Problem to solve:
Print every one of the records below word for word, without the pictures.

Dataset records:
━━━

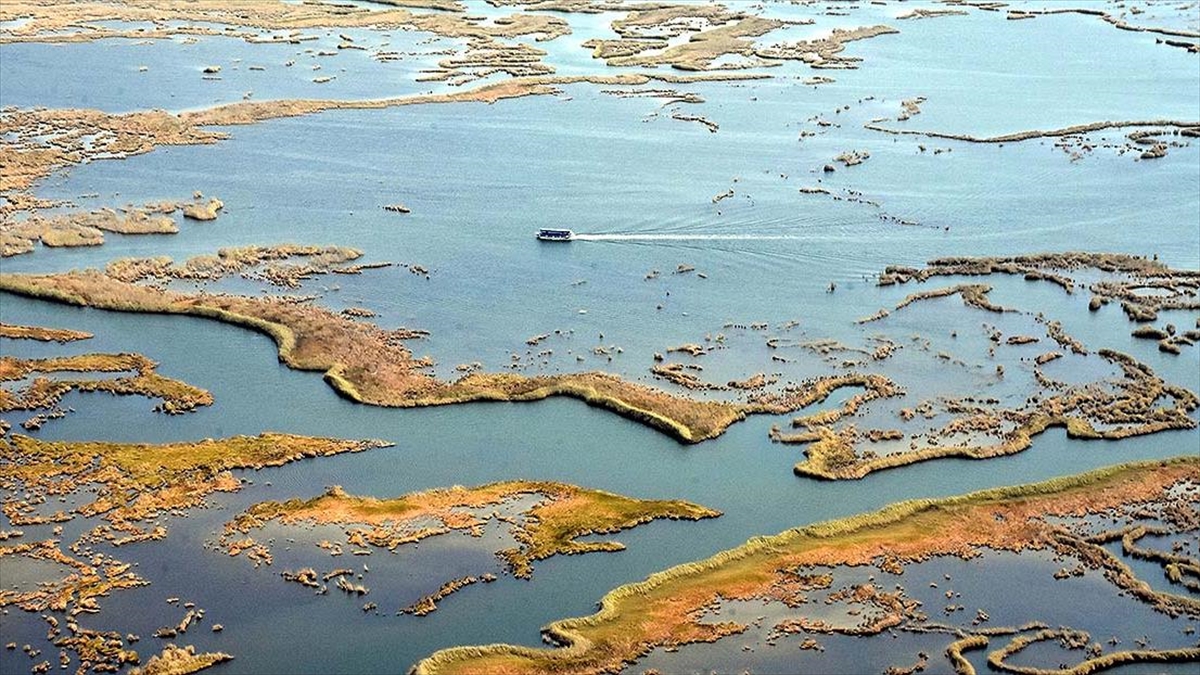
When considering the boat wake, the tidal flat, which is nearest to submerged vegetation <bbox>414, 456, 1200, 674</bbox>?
the tidal flat

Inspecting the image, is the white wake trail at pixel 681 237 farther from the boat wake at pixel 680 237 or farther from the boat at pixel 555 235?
the boat at pixel 555 235

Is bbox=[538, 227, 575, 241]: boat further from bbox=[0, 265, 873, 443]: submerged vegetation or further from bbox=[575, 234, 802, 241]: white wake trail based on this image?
bbox=[0, 265, 873, 443]: submerged vegetation

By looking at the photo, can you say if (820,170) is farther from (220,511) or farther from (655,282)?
(220,511)

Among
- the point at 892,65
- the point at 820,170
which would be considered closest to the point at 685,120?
the point at 820,170

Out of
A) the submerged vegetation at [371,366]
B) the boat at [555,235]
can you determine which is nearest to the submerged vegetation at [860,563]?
the submerged vegetation at [371,366]

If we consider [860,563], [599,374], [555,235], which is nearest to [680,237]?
[555,235]

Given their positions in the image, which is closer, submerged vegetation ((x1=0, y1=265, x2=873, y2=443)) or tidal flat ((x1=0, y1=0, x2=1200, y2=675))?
tidal flat ((x1=0, y1=0, x2=1200, y2=675))
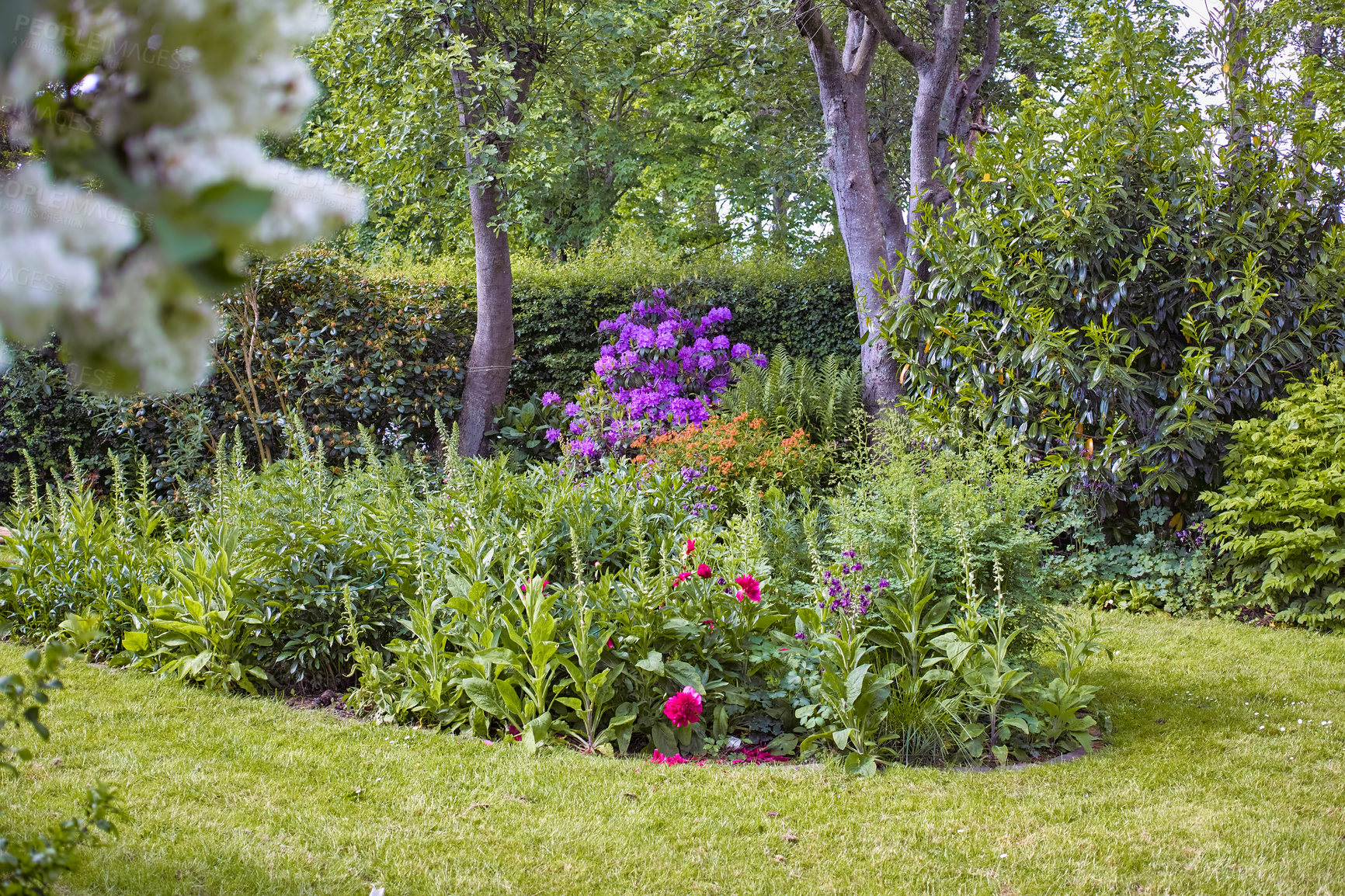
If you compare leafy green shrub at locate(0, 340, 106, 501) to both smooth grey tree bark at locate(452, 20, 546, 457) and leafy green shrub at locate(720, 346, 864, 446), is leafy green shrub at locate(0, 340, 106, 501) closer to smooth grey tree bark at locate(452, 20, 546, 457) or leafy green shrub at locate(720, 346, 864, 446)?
smooth grey tree bark at locate(452, 20, 546, 457)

━━━

Finished task:
When considering the boat wake, the tidal flat, which is nearest to submerged vegetation <bbox>414, 456, 1200, 674</bbox>?
the tidal flat

Inspecting the image, is the white wake trail at pixel 681 237 farther from the boat wake at pixel 680 237 or farther from the boat at pixel 555 235?
the boat at pixel 555 235

Is bbox=[538, 227, 575, 241]: boat further from bbox=[0, 265, 873, 443]: submerged vegetation or further from bbox=[575, 234, 802, 241]: white wake trail based on this image?
bbox=[0, 265, 873, 443]: submerged vegetation

By looking at the photo, can you say if (820,170) is farther from (220,511) or farther from (655,282)?
(220,511)

Among
- the point at 892,65
- the point at 820,170
which would be considered closest to the point at 685,120?
the point at 820,170

Out of
A) the submerged vegetation at [371,366]
B) the boat at [555,235]
can you determine which is nearest to the submerged vegetation at [860,563]?
the submerged vegetation at [371,366]

If we consider [860,563], [599,374], [555,235], which is nearest to [680,237]?
[555,235]

Given their positions in the image, which is closer, submerged vegetation ((x1=0, y1=265, x2=873, y2=443)) or tidal flat ((x1=0, y1=0, x2=1200, y2=675))?
tidal flat ((x1=0, y1=0, x2=1200, y2=675))
If you compare leafy green shrub at locate(0, 340, 106, 501) to both smooth grey tree bark at locate(452, 20, 546, 457) and leafy green shrub at locate(720, 346, 864, 446), is leafy green shrub at locate(0, 340, 106, 501) closer to smooth grey tree bark at locate(452, 20, 546, 457) or leafy green shrub at locate(720, 346, 864, 446)?
smooth grey tree bark at locate(452, 20, 546, 457)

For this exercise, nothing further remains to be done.